TASK TO CARRY OUT
Using the records below, write out again exactly the lines that begin at the line containing "ROTOR LIM REACTION" and end at the line containing "Figure 5 - LIM System", and no other lines.

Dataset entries

⁂

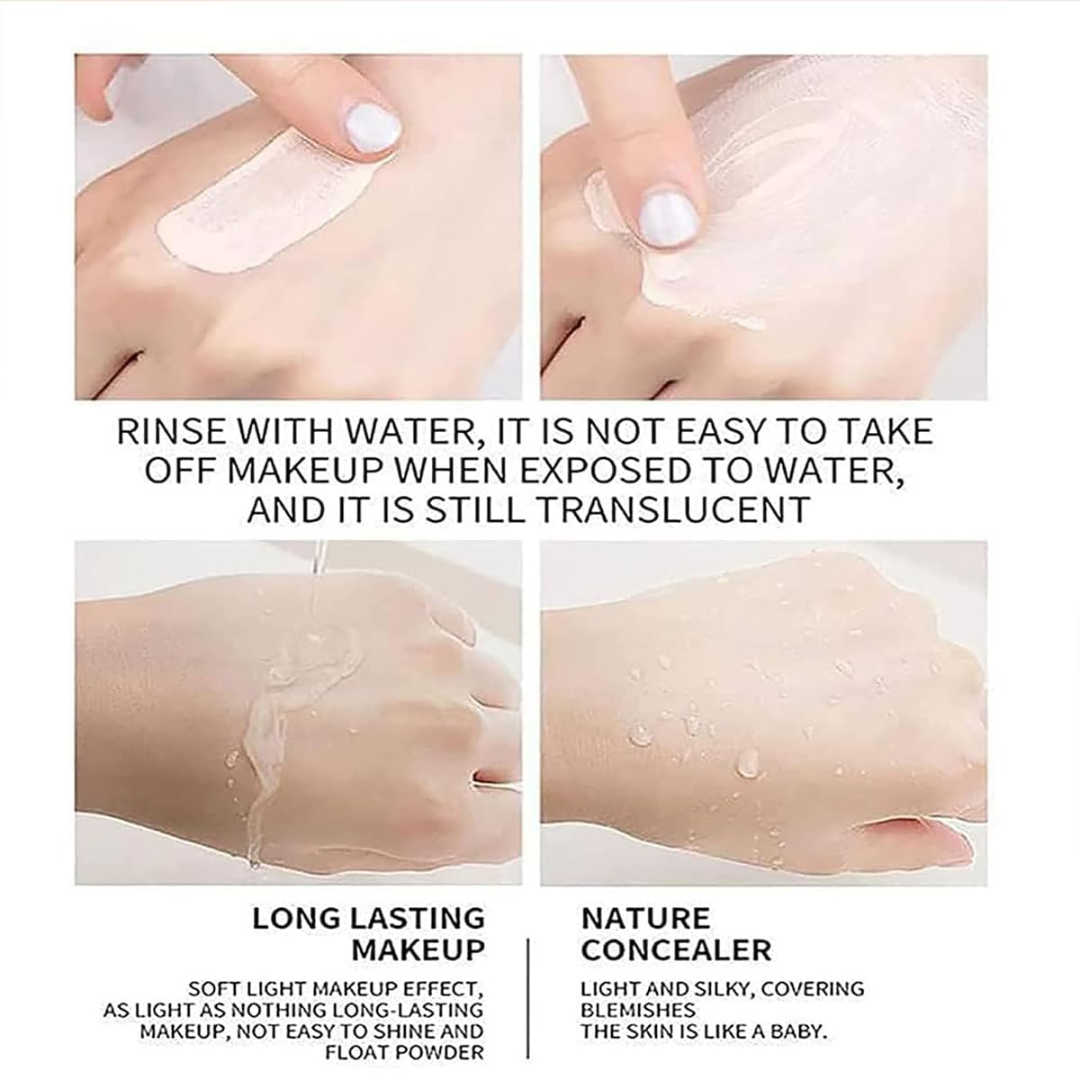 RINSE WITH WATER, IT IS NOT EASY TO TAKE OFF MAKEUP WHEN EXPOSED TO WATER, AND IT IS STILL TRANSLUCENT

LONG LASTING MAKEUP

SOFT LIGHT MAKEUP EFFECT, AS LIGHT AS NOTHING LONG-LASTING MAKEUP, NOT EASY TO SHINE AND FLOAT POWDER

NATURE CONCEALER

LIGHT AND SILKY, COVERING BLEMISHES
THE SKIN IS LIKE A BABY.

⁂

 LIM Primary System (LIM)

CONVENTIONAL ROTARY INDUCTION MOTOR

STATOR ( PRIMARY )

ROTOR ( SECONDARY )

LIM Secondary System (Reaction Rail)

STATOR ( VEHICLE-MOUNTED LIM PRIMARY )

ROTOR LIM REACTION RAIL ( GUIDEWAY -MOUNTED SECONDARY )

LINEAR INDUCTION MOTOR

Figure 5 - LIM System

⁂

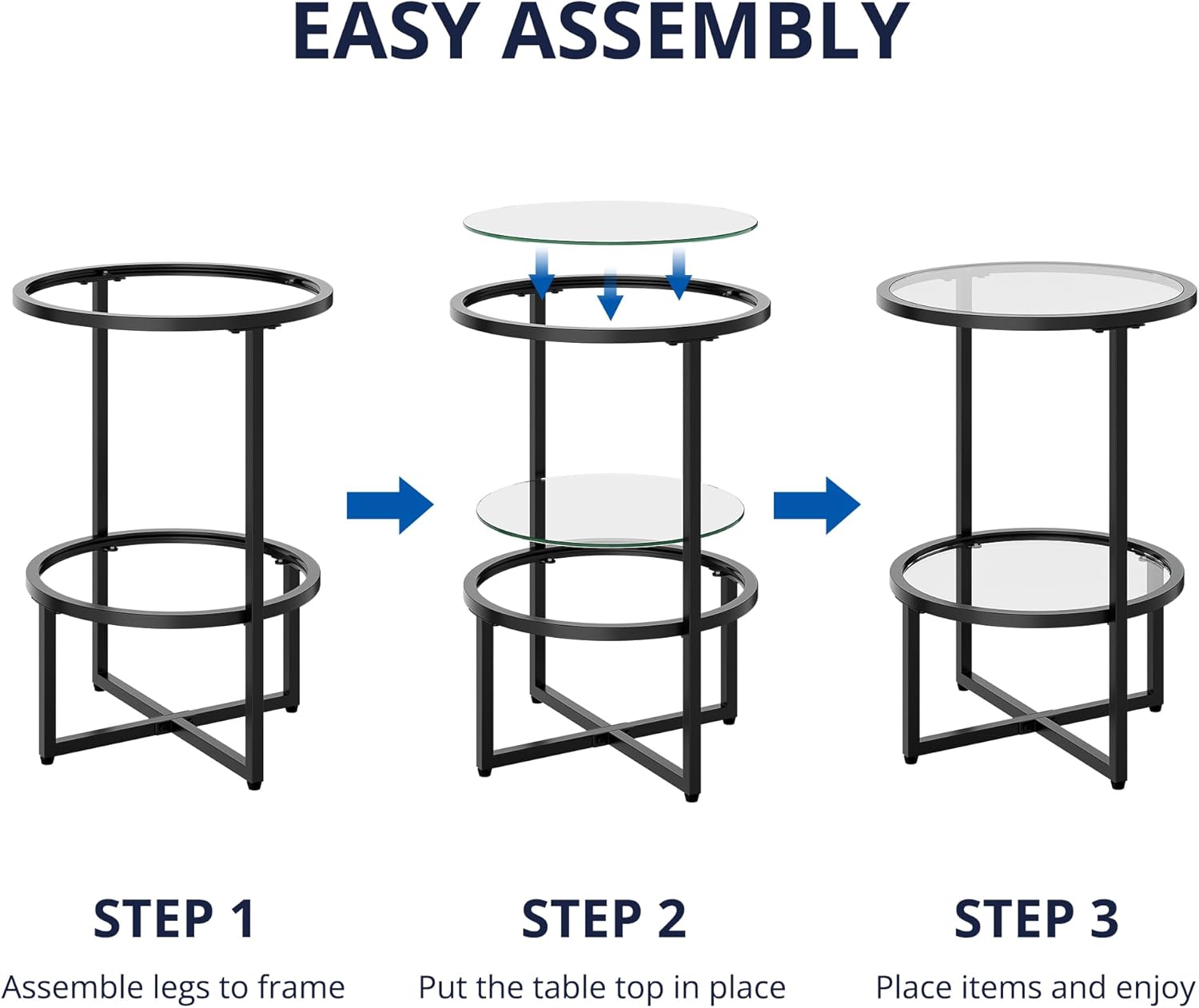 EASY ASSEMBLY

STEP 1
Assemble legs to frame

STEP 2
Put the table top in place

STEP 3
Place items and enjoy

⁂

ANSWER TO THE EXERCISE
ROTOR LIM REACTION RAIL ( GUIDEWAY -MOUNTED SECONDARY )

LINEAR INDUCTION MOTOR

Figure 5 - LIM System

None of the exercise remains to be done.